## やるべきこと
1. ちびまる子ちゃんと朝ドラについての文章のうち、「幼い頃から、目が異様にキラキ」から始まり「のめり込み過ぎて、母親にコミックを全巻捨てられたものです。」までの部分をそのまま返してください。
2. ちびまる子ちゃんと朝ドラについての文章で、筆者がのめり込み過ぎた結果、母親にされたことは何ですか。
3. ちびまる子ちゃんと朝ドラについての文章を、最後の文の後から続けて書き進めてください。

··· 選択した文章

見出し画像

まる子と喜代美と、それからわたし

幼い頃から、目が異様にキラキラしていて美しい涙を流すレディースコミックの登場人物たちや、その美貌故に高貴な殿方に守られるプリンセスたちに、1ミリも共感できませんでした。

だから、ちゃんとズルくて隙あらば怠けようとする『ちびまる子ちゃん』と出会ったときは、大層のめり込んだものです。

のめり込み過ぎて、母親にコミックを全巻捨てられたものです。

一方、昨今の朝ドラヒロインって一般に、こんな感じの人が多いですよね。

・無邪気
・冒険心豊か(幼少期に木に登るか池に嵌る)
・陽キャ
・友人や家族を大切にする
・モテる、けれども一途
・夢を追い続ける
・粘り強い

こんな人、肉眼で見たことあります?

邪心が無くて夢に向かって一直線で、いつでもみんなのことを考えて、前向きで直向きでやる気と元気に満ち溢れている人なんて。

現実味がない。

だから朝ドラは、人間の汚い部分を限りなくゼロまで削ぎ落としつつ、きれいな面を極限まで盛った壮大なフィクションとして鑑賞しています。

(そんなん言いつつ見るんかい)

······
··· 提供された行

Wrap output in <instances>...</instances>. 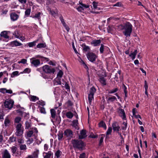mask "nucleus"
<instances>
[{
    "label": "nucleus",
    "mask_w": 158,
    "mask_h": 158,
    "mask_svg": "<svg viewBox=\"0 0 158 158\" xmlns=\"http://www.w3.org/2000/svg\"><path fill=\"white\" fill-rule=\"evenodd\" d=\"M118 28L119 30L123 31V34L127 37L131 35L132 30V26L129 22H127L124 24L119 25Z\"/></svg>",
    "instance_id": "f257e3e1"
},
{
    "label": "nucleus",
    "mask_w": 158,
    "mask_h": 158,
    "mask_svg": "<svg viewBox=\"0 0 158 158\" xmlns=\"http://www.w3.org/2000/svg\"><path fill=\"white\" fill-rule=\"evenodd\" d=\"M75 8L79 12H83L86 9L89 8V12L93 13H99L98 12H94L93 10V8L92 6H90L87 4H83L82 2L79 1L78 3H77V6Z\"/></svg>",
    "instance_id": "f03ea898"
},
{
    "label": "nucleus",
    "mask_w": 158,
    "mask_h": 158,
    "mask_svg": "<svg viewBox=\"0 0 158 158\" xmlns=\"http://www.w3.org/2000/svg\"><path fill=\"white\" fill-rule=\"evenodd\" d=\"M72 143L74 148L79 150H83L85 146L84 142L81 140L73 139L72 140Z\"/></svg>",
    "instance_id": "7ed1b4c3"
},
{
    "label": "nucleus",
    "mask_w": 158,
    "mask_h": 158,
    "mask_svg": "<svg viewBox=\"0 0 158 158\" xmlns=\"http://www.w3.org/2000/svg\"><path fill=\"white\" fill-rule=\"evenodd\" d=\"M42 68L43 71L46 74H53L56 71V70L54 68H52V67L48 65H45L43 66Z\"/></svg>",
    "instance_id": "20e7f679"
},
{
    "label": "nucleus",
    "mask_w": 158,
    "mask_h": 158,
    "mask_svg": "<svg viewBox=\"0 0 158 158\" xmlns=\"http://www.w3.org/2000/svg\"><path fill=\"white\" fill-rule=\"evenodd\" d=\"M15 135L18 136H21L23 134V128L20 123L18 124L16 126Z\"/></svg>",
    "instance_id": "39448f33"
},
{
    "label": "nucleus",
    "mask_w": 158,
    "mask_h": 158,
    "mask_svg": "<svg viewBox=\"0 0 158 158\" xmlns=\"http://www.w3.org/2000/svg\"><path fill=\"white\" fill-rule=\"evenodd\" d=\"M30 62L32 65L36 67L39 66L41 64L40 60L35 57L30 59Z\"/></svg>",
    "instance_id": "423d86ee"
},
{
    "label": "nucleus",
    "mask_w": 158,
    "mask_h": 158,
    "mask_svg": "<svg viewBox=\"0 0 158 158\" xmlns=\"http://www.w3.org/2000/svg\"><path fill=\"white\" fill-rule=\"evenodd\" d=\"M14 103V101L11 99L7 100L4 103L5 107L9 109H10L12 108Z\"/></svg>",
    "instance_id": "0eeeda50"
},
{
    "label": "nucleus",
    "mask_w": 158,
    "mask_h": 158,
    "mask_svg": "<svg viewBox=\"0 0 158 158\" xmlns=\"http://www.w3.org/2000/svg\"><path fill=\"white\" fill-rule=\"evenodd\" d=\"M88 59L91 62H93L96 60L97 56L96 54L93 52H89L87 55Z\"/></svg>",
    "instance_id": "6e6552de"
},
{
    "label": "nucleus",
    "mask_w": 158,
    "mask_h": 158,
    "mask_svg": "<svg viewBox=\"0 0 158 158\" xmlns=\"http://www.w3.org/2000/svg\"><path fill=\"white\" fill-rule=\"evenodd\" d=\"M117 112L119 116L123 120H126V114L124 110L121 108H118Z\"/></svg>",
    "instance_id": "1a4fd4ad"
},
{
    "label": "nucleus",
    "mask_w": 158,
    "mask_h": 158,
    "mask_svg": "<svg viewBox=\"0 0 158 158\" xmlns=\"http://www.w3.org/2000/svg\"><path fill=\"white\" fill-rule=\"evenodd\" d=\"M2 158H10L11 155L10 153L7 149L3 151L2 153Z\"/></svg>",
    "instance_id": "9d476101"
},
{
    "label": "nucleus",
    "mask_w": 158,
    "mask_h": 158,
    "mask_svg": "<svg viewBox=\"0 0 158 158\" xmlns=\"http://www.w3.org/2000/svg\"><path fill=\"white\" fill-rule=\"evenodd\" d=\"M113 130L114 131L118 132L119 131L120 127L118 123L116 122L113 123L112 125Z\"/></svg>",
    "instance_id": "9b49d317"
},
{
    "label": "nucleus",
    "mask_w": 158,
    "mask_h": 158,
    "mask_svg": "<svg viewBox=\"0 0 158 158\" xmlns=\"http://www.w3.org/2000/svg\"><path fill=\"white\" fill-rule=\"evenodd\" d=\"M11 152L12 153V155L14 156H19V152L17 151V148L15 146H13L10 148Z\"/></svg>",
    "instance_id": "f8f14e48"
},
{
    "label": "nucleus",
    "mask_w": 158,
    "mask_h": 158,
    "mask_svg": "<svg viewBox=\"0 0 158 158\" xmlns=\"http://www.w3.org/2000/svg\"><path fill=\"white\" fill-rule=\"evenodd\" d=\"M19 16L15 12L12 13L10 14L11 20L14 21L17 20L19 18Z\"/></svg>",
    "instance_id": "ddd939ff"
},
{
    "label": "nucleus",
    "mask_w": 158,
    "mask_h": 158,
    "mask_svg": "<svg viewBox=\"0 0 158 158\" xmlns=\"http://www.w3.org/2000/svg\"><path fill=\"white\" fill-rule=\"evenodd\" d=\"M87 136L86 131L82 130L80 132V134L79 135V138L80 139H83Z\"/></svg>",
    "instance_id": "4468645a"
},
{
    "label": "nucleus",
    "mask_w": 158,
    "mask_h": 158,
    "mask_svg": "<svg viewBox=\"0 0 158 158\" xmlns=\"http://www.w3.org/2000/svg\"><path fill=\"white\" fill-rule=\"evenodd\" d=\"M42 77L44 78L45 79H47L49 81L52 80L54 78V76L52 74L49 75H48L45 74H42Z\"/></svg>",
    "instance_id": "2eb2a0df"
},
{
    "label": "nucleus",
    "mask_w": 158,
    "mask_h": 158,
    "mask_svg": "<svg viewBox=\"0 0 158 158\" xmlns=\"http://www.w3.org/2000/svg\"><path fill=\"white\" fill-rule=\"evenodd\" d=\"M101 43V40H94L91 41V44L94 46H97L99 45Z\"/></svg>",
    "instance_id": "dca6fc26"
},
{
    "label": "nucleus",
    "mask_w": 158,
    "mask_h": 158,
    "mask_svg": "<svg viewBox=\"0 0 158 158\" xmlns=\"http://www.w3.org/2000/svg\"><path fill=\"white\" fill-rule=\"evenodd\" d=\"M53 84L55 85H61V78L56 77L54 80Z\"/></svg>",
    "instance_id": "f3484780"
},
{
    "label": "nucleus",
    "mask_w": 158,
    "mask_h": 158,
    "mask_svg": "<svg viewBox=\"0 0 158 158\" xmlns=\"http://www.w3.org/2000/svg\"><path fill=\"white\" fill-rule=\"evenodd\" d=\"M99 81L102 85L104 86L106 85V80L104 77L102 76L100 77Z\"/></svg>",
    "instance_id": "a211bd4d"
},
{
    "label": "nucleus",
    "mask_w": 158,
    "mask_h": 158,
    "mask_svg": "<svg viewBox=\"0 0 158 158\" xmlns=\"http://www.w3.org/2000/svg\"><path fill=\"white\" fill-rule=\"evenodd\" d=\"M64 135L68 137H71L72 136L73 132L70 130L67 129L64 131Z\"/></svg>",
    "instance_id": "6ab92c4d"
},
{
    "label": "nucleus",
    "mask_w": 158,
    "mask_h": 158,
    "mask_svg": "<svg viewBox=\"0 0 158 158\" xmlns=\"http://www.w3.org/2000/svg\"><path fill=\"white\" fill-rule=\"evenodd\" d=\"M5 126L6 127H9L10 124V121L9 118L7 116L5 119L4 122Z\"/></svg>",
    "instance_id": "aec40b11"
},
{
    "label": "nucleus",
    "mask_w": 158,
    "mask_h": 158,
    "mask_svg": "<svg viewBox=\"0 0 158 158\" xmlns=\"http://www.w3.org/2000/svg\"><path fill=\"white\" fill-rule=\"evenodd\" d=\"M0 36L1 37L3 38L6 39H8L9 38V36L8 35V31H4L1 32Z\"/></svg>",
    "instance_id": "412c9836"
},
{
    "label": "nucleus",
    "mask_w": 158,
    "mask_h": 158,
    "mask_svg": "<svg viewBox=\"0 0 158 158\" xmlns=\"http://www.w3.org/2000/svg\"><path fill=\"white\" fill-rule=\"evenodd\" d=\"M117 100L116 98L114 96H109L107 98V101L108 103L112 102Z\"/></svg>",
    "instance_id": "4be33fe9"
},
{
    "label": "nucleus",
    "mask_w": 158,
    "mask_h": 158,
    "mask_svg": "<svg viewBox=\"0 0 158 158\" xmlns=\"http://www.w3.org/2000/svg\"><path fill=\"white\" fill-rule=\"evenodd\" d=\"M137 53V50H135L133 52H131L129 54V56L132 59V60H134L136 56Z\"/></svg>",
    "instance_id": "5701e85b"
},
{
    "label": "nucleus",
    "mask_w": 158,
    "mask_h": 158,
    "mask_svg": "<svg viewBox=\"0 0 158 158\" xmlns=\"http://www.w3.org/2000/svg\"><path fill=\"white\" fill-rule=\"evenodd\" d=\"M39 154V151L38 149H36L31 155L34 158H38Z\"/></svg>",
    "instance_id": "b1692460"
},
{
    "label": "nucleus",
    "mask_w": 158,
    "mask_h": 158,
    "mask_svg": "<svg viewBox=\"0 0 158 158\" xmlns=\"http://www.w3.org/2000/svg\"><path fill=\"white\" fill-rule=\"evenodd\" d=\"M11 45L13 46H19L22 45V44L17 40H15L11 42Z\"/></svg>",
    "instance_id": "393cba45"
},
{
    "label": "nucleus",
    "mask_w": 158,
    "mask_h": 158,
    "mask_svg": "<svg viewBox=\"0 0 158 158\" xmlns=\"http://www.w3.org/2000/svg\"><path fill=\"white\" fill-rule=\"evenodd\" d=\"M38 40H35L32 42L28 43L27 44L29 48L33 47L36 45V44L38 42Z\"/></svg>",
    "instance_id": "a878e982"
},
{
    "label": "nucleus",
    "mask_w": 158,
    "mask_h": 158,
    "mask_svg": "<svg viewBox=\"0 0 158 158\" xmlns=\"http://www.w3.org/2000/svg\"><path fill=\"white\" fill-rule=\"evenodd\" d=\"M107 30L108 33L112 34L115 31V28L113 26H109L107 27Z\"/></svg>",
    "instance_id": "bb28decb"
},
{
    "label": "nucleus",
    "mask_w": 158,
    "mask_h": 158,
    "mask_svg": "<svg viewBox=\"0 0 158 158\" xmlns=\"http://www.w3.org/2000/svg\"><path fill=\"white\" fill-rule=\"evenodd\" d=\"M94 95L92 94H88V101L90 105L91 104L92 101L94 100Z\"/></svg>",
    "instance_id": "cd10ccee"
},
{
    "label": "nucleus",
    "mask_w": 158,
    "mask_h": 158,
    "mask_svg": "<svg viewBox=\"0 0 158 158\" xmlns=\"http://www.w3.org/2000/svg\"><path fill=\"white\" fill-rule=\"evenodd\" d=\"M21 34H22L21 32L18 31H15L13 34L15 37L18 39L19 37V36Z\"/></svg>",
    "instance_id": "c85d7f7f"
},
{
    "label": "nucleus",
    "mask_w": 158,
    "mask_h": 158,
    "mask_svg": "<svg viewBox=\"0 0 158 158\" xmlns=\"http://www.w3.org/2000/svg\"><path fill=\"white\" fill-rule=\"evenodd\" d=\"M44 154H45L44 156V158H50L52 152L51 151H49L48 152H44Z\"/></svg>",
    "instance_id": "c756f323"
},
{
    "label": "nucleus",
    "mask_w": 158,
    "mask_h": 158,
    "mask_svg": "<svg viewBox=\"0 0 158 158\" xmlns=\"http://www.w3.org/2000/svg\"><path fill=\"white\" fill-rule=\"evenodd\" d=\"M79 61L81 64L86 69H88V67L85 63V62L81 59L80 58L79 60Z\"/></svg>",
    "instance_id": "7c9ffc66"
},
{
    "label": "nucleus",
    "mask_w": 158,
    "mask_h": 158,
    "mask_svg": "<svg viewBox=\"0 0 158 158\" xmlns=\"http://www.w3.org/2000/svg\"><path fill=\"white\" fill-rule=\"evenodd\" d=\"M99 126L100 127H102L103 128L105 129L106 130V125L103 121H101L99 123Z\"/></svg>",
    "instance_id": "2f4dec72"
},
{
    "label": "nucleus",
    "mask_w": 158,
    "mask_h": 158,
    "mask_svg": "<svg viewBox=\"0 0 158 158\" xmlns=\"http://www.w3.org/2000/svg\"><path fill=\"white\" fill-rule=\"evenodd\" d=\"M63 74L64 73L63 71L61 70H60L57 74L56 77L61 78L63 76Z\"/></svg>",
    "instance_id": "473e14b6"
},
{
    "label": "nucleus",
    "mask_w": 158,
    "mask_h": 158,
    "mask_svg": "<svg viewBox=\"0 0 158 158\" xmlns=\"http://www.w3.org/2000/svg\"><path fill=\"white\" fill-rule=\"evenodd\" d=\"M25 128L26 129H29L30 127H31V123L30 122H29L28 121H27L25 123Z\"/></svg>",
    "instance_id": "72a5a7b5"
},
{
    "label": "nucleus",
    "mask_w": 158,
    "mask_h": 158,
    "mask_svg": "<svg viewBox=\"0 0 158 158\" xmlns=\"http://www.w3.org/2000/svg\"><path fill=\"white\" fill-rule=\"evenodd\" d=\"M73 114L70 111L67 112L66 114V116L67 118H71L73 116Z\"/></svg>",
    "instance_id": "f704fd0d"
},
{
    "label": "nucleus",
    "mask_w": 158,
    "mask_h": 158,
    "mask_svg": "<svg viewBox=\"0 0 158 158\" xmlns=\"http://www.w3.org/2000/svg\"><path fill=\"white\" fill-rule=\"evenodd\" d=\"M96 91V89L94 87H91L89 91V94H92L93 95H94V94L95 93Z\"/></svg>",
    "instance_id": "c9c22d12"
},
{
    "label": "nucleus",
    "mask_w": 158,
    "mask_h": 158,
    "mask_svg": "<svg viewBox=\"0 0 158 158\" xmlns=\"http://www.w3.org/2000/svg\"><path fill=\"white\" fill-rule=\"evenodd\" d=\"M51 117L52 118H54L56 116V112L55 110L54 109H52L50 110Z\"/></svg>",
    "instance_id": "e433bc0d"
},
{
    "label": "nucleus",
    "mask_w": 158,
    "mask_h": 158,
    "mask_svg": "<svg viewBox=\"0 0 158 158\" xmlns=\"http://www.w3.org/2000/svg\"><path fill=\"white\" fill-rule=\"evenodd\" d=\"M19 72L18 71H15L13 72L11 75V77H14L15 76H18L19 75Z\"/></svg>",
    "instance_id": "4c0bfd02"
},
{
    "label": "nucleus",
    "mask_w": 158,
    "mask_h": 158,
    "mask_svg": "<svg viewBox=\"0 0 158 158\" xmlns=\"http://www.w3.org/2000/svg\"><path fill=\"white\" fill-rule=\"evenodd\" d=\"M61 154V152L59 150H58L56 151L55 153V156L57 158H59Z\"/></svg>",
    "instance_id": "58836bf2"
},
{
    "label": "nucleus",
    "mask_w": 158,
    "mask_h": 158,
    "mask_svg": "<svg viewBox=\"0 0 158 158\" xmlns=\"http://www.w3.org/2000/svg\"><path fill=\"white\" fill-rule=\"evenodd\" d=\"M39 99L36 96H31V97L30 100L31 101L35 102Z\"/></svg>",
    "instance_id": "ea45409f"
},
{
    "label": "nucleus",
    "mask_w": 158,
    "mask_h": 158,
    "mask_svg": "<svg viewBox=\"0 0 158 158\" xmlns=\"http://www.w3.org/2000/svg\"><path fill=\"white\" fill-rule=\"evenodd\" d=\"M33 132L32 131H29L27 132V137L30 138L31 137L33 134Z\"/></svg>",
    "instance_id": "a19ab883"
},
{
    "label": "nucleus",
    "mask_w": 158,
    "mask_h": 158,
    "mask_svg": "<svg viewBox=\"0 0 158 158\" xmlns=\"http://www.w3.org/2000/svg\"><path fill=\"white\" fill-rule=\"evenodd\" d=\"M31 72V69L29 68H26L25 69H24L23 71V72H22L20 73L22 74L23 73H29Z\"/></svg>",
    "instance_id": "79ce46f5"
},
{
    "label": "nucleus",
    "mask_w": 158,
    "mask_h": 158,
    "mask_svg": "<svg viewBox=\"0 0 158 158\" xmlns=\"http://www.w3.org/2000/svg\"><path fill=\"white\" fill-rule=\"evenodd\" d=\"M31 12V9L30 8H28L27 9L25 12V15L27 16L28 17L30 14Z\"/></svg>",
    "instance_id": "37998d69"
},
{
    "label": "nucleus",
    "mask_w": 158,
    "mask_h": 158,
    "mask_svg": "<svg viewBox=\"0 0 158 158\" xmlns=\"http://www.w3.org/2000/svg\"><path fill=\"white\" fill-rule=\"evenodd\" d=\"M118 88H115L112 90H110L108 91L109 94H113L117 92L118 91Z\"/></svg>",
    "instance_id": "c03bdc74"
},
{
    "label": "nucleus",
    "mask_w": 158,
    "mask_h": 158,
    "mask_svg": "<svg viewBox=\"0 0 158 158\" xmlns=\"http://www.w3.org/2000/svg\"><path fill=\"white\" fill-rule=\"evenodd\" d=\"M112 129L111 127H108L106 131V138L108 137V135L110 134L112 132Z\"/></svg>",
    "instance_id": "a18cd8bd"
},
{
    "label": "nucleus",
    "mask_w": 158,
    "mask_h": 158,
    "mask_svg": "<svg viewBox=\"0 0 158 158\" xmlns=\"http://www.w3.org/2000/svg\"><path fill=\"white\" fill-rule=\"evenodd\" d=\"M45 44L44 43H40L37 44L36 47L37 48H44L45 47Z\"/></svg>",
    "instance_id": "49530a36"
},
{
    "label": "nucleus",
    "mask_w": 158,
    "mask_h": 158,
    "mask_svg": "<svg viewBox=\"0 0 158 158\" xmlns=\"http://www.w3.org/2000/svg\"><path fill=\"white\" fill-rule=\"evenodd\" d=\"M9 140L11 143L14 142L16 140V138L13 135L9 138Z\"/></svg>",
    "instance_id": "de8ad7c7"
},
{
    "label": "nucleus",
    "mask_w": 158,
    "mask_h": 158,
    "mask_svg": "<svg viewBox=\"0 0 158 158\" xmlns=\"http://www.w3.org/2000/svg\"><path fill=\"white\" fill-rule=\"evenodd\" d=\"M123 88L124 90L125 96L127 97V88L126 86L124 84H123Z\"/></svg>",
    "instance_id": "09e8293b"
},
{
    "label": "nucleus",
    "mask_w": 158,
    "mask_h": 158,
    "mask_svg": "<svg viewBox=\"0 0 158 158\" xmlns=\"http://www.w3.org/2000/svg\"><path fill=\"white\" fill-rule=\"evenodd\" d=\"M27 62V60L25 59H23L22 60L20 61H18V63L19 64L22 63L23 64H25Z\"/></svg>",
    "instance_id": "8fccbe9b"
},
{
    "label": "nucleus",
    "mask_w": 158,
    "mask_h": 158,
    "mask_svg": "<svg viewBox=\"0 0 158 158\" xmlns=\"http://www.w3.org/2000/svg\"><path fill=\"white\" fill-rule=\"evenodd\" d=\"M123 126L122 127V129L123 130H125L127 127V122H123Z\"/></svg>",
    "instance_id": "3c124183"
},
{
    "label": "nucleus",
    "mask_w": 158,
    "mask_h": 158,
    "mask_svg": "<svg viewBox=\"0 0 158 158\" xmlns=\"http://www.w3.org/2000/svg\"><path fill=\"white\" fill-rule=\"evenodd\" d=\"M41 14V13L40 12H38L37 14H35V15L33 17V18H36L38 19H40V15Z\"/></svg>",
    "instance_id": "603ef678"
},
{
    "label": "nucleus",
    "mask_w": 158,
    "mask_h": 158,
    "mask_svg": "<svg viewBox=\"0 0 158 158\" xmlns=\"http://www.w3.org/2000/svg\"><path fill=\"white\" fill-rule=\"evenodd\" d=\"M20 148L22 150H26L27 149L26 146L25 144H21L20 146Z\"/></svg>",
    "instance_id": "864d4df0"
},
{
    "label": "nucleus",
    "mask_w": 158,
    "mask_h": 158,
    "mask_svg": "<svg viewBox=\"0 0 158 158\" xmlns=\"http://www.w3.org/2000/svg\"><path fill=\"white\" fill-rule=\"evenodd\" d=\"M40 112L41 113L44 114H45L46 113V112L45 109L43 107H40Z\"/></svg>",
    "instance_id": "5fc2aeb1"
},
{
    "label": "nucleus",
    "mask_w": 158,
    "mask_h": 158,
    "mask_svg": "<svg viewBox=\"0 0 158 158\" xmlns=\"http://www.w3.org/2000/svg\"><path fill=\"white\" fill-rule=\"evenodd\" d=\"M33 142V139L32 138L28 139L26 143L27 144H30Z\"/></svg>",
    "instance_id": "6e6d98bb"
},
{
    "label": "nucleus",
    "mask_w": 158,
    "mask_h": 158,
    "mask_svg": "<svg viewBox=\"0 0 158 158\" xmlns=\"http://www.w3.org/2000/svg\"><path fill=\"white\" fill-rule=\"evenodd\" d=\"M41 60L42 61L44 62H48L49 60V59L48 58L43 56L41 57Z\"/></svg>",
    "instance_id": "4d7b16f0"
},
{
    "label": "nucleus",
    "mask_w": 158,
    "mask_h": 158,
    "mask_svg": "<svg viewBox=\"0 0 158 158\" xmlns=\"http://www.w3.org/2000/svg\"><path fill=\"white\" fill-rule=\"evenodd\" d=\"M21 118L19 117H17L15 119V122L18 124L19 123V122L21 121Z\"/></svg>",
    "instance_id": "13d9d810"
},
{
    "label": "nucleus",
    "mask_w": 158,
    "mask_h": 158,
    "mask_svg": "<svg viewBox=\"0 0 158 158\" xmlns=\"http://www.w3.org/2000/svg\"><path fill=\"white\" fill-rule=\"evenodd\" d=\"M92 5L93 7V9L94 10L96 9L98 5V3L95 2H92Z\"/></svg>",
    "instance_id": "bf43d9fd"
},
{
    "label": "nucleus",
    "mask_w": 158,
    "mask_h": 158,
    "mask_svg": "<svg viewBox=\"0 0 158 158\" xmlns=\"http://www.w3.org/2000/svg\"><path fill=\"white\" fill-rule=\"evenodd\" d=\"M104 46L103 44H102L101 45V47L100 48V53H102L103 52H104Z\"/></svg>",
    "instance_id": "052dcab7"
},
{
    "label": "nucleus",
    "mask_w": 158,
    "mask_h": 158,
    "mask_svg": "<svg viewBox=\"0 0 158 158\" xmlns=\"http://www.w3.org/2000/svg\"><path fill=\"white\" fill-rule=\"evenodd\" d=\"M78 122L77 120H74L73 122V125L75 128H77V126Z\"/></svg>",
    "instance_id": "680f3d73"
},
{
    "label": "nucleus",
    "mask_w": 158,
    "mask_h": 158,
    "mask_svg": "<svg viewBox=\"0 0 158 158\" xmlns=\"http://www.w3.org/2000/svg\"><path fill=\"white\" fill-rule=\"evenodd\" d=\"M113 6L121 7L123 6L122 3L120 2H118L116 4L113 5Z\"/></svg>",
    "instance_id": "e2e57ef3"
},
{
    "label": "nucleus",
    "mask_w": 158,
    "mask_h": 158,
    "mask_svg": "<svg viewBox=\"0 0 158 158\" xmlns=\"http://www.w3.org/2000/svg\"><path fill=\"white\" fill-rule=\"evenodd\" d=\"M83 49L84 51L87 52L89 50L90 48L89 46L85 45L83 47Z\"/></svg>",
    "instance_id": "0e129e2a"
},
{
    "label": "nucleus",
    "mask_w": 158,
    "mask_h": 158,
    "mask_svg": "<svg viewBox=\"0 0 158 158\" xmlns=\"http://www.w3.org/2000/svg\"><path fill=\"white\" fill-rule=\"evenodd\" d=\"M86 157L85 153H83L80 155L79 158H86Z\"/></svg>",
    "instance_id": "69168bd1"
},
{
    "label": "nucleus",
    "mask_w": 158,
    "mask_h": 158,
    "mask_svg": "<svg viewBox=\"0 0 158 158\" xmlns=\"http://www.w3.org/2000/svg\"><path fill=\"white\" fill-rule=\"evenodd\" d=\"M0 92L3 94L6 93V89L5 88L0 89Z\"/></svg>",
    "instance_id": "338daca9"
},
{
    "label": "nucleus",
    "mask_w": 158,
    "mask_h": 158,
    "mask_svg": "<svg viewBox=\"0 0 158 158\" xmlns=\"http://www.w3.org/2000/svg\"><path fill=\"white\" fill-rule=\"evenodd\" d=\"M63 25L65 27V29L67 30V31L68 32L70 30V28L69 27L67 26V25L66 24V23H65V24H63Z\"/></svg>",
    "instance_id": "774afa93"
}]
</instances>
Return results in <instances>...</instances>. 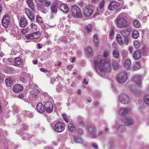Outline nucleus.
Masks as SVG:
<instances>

······

## 課題ごとの結果
1.
幼い頃から、目が異様にキラキラしていて美しい涙を流すレディースコミックの登場人物たちや、その美貌故に高貴な殿方に守られるプリンセスたちに、1ミリも共感できませんでした。

だから、ちゃんとズルくて隙あらば怠けようとする『ちびまる子ちゃん』と出会ったときは、大層のめり込んだものです。

のめり込み過ぎて、母親にコミックを全巻捨てられたものです。

2. コミックを全巻捨てられました。

3.
そんな中、わたしが今までに見た朝ドラで唯一無二の「実在感」を誇っているのが『ちりとてちん』の和田喜代美です。

Wikipediaでもこんな紹介をされていました。

これまでの朝ドラヒロインにありがちな「持ち前の明るさで、困難を乗り越えていく前向きな主人公」とは180度異なる、心配性でマイナス思考のヒロインが大阪で落語家を目指す姿を描く。
Wikipedia

劇中、同姓同名(漢字違い)の優秀で心やさしく美しい同級生(←こっちの方が余程ヒロインらしい)にガチガチの劣等感を抱いて苦悩する姿なんか、また共感を誘います。

歴代のヒロインに、喜代美ほどみっともなく嫉妬してみせた人がいたでしょうか!
(褒めてます)

やっぱり人間らしさって、悔しさだったり、やるせなさだったり、ふと抱く邪な気持ちだったり、そういうところに現れると思うんですよね。

だからわたしは、自分の中の汚くてドロドロした、出来れば人に見せたくないような嫌〜なものこそ「ああ、わたしってばつくづく人間だな、こういうものを感じることが出来てよかったな」と味わいたい。

noteでも、きれいな部分しか見せない人より、ちょっとダメだったり、苦しみをちゃんと苦しんでいたりする人に惹かれます。

わたしも、せっかくリアルの知り合いゼロでnoteを書いていますので、これからも変に繕うことなく、正直なところを書き綴っていきたいなと考えています。

この記事が参加している募集

この記事が気に入ったらサポートをしてみませんか?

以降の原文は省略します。